SUPPLIED PASSAGE START

Stanley Feld M.D.,FACP,MACE

Val Jones M.D. Senior Medical Director of Revolution Health in her Voice of Reason Blog post entitled “Hospital Adminstrators’ Salaries Draining The System” was more vitriolic than I was about Paul Levy’s defense of his one million dollar plus Hospital administrator CEO salary.

In her post she said
“Well, this conversation from the blogosphere gets my blood boiling, I can tell you! In a recent blog post about the ugly under belly of hospitals, I discussed how administrator salaries decrease hospital resources. Dr. Stanley Feld’s excellent blog post digs even deeper:”

In her post “Why Hospitals Are So Ugly” she said, “So one day I called the chair of the department of interior design at Parsons School of Design and asked whether she might send her students to my hospital to consider how to improve our situation.”
“I found out much later that our acting CEO was making about ½ million dollars per year in salary at the time. All the while the poor patients had to recover in a grim void of sensory stimulation.
Several months later the Parsons students made a presentation to our hospital’s executive team, and this was met with great enthusiasm. We all thought that we were on the verge of an exciting breakthrough for patient wellness. But alas, in the end not a single design suggestion was implemented as our administrators told us that there was no money available for environmental improvements.”

SUPPLIED PASSAGE END
DATA EXTRACTS START

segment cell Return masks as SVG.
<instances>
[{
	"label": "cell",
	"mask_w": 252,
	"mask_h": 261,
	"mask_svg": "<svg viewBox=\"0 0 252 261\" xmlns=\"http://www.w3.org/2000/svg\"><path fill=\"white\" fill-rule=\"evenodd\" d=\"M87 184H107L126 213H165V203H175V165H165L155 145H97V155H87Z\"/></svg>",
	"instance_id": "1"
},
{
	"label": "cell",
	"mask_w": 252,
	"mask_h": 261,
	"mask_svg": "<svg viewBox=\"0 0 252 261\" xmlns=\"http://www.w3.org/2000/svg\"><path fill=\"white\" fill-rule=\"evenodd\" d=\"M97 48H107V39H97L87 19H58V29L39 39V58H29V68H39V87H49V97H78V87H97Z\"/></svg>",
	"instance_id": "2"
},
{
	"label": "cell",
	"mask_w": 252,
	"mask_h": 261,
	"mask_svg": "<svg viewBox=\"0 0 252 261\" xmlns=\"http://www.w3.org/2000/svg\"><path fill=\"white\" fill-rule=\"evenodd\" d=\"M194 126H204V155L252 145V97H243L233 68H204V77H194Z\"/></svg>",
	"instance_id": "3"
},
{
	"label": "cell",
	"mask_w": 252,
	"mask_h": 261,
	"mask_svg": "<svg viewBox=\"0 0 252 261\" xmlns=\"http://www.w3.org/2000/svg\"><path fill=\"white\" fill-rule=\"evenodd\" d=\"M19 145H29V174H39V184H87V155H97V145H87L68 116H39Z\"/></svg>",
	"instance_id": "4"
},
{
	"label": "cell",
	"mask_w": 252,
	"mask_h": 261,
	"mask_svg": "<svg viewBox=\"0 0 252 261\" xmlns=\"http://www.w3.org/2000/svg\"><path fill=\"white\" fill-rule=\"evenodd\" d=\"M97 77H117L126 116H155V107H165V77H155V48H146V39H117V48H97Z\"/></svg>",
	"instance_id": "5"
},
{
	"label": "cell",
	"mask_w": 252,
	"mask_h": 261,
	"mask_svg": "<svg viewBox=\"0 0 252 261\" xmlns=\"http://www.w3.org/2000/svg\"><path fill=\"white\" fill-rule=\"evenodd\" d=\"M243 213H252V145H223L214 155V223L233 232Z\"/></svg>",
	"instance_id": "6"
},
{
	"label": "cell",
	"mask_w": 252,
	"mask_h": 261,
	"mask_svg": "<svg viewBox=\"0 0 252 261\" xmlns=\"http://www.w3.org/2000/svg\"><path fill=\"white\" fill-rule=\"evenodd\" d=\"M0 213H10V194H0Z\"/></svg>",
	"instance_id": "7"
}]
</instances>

DATA EXTRACTS END

Please pick up the blog post on hospital administrator salaries after its last sentence and carry it forward.

→ EXERCISE RESULT:
There is ugliness in hospitals – and it runs deeper than the white walls. As with many sectors, money is the deciding factor regarding whether or not something gets done. I think that hospitals should take a hard look at their white walls, and the white linings of their executive pockets and ask themselves whom they were built to serve.”

Many physicians have experienced false hope and false promises from hospital administrators. Val Jones M.D. hit the nail on the head. It is all about money! A big part of the healthcare system’s dysfunction “runs deeper than the white walls” in the hospitals. The healthcare system’s dysfunction originates in the board room of administrative meetings, the synergism of hospitals with the insurance industry(see Dr. David Westbrock’s comment at the bottom of the link)
and a faulty DRG system.

A faulty DRG system that hospital administrators have learned to exploit over the past 23 years.
The patients are simply pawns in the money game. Paul Levy gets an incentive bonus on revenue generated from this faulty system. There are many ways to optimize DRG payments from private insurance, Medicare and Mediciad. All you have to do is hire the right consultant to teach you how to do it.

The loser is the patient. The biggest losers is the patient without health insurance because he is responsible for the retail price and society as a whole.

DRG payments for Massachusetts are totally opaque. The only state I could find that publishes DRG charges was Wisconsin. It is fascinating to explore the hospital charges for various illnesses. I picked a hospital in Milwaukee and choose coronary angiography and cardiac bypass surgery as examples of charges. The report also presents payments from the insurance industry, Medicare and Medicaid. These charges are hospital charges and do not reflect hospital costs.

It is true sticker shock. It is an explicit examples of how hospitals charge and what they get paid. The hospitals collect 71% from private insurance, 39% from Medicare and 27% from Medicaid. I was told in a personal communication that a hospital can make a very nice profit with Medicaid payment for Obstetrical care service if efficient care us delivered. A bed generating $12,000 a day on average, is not a bad business.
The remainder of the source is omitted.